§ Do this
Please format the rows from the start through the line containing "0.35 meters" as a Markdown table with the columns Row and Line, leaving out blank lines.

(Data lines)

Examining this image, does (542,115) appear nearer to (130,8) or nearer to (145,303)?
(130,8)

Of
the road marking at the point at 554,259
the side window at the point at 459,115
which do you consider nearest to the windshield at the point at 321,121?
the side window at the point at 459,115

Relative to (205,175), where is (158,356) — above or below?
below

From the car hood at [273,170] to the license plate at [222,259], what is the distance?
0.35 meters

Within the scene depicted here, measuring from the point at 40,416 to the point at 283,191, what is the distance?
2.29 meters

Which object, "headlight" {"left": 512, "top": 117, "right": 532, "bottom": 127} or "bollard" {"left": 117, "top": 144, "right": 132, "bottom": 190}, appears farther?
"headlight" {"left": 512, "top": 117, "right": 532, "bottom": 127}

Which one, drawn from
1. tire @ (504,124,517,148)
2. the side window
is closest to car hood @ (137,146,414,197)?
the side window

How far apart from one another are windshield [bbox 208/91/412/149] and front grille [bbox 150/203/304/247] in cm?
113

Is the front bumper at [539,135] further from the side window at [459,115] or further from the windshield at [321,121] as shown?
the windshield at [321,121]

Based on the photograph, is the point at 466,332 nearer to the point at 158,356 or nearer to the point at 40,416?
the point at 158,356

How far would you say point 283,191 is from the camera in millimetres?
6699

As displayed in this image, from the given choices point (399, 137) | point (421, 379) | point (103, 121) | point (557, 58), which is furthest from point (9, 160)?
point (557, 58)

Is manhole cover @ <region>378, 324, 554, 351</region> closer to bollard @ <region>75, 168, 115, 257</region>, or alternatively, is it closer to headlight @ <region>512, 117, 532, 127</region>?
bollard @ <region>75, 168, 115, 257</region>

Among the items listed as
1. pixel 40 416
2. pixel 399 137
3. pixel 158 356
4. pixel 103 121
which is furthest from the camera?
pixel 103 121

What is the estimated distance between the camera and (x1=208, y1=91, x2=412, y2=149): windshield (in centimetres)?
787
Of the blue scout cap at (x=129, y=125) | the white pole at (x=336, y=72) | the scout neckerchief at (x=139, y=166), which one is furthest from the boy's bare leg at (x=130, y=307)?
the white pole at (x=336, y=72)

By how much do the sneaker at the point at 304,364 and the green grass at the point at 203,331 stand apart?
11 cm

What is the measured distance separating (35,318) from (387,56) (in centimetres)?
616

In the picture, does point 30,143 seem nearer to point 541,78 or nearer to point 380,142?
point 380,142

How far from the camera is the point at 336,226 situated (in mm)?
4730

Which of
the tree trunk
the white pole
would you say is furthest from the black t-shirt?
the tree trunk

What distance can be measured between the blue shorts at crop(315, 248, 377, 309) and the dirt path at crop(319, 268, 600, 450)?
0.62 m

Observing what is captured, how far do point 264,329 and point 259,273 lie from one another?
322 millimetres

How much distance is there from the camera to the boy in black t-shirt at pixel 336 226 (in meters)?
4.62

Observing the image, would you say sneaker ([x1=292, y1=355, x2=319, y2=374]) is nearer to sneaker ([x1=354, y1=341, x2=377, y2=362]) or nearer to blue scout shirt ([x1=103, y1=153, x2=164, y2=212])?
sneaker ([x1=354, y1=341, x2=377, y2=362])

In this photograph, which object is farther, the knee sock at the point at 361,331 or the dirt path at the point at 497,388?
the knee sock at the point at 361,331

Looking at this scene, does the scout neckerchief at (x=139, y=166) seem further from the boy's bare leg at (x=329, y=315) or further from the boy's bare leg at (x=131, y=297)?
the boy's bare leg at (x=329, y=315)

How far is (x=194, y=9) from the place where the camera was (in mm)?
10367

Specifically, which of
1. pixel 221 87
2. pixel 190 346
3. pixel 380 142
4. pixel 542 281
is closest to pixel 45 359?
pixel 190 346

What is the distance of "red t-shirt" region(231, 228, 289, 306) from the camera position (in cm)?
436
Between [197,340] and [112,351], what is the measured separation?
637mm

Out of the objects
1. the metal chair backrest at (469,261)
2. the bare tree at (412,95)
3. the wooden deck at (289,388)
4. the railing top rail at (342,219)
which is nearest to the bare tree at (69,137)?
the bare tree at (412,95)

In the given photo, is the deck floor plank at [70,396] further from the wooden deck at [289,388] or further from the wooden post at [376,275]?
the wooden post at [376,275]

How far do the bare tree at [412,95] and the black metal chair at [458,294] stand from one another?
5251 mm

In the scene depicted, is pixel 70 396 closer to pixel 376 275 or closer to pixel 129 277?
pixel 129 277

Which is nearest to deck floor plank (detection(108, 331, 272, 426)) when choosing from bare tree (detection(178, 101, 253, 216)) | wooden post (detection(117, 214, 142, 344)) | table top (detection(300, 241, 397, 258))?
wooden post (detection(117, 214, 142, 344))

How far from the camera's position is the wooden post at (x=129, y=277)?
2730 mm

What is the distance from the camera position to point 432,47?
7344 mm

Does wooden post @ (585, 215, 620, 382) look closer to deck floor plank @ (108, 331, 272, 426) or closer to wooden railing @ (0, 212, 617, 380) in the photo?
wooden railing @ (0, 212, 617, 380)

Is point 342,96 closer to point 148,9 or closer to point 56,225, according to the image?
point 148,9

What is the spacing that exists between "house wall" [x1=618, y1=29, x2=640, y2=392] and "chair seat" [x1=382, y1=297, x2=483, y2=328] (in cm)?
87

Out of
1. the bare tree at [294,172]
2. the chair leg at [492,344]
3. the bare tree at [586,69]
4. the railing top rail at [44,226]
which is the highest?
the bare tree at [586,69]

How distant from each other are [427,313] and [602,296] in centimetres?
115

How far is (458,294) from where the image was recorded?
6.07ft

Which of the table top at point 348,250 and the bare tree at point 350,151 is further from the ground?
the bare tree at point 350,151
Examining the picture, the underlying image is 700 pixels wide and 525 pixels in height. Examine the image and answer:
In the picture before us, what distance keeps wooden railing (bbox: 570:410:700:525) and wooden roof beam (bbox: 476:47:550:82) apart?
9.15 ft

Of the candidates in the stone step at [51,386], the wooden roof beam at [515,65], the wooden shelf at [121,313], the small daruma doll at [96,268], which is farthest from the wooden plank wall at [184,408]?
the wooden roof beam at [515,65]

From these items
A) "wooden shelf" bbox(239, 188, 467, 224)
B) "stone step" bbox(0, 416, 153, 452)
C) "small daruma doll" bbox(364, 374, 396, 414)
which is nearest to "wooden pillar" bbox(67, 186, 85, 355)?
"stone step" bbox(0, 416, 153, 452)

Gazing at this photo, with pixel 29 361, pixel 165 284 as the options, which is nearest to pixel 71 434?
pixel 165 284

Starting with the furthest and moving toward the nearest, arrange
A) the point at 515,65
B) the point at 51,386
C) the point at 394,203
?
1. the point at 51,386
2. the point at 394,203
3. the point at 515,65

§ Completed task
| Row | Line |
|---|---|
| 1 | Examining this image, does (542,115) appear nearer to (130,8) or nearer to (145,303)? |
| 2 | (130,8) |
| 3 | Of |
| 4 | the road marking at the point at 554,259 |
| 5 | the side window at the point at 459,115 |
| 6 | which do you consider nearest to the windshield at the point at 321,121? |
| 7 | the side window at the point at 459,115 |
| 8 | Relative to (205,175), where is (158,356) — above or below? |
| 9 | below |
| 10 | From the car hood at [273,170] to the license plate at [222,259], what is the distance? |
| 11 | 0.35 meters |